**SET OF TASKS**
• 1. From the piece on fears for American democracy, copy out verbatim everything from "Trump and his" down to "a recent poll.".
• 2. In the piece on fears for American democracy, what percentage of Republicans agreed in a recent poll that it may soon be necessary for citizens to take up arms against the government?

**PASSAGE PROVIDED**
|---|

Seven out of ten Republicans — like seven of ten Democrats — believe that American democracy is in danger of collapse.
Both sides correctly fear the end of our democracy.
But they see the danger very differently.
As Democrats see it, GOP candidates are mouthing
Donald Trump’s “big lie” that the 2020 election was stolen and supporting the
January 6 rioters at the Capitol as “patriots.” Democrats see Republican
legislatures attacking the right to vote based on phony claims of election
fraud — and they see GOP plans to steal elections if they lose.
By contrast, as Republicans see it, there was a big
steal. Indeed, hundreds of Republican political leaders claim
that Trump won the 2020 election in a landslide, but that it was stolen by
massive election fraud.
Trump and his supporters have asserted a bewildering
range of claims of wrongdoing, convincing fully 70 percent of Republican voters that President Biden was not
legitimately elected. And now they’re fighting mad. “It may be
necessary at some point soon for citizens to take up arms against the
government,” 36 percent of Republicans agreed in a recent poll.
How do you figure out which side is right?
Actually, it’s not all that difficult. You can decide
by asking yourself a few questions.
If the 2020 election was marred by voting fraud on a massive scale, why did Trump’s own attorney general, Republican William Barr, say that “we have not seen fraud on a scale that could have affected a different outcome in the election”? If there had been a “steal,” what reason could Barr have had to hide the facts?
Similarly, if Trump won the key battleground states,
what reason could Republican election officials in those states have to deny
the truth?

|---|

**COLLECTED DATA**
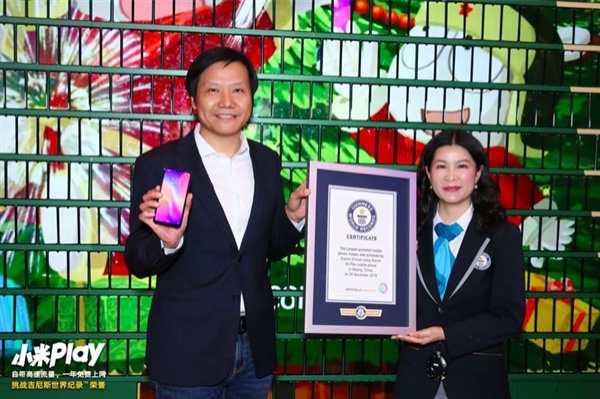 Xiaomi установила мировой рекорд благодаря елке из смартфонов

|---|

**PROBLEM SOLUTIONS**
• 1.
Trump and his supporters have asserted a bewildering
range of claims of wrongdoing, convincing fully 70 percent of Republican voters that President Biden was not
legitimately elected. And now they’re fighting mad. “It may be
necessary at some point soon for citizens to take up arms against the
government,” 36 percent of Republicans agreed in a recent poll.

• 2. 36 percent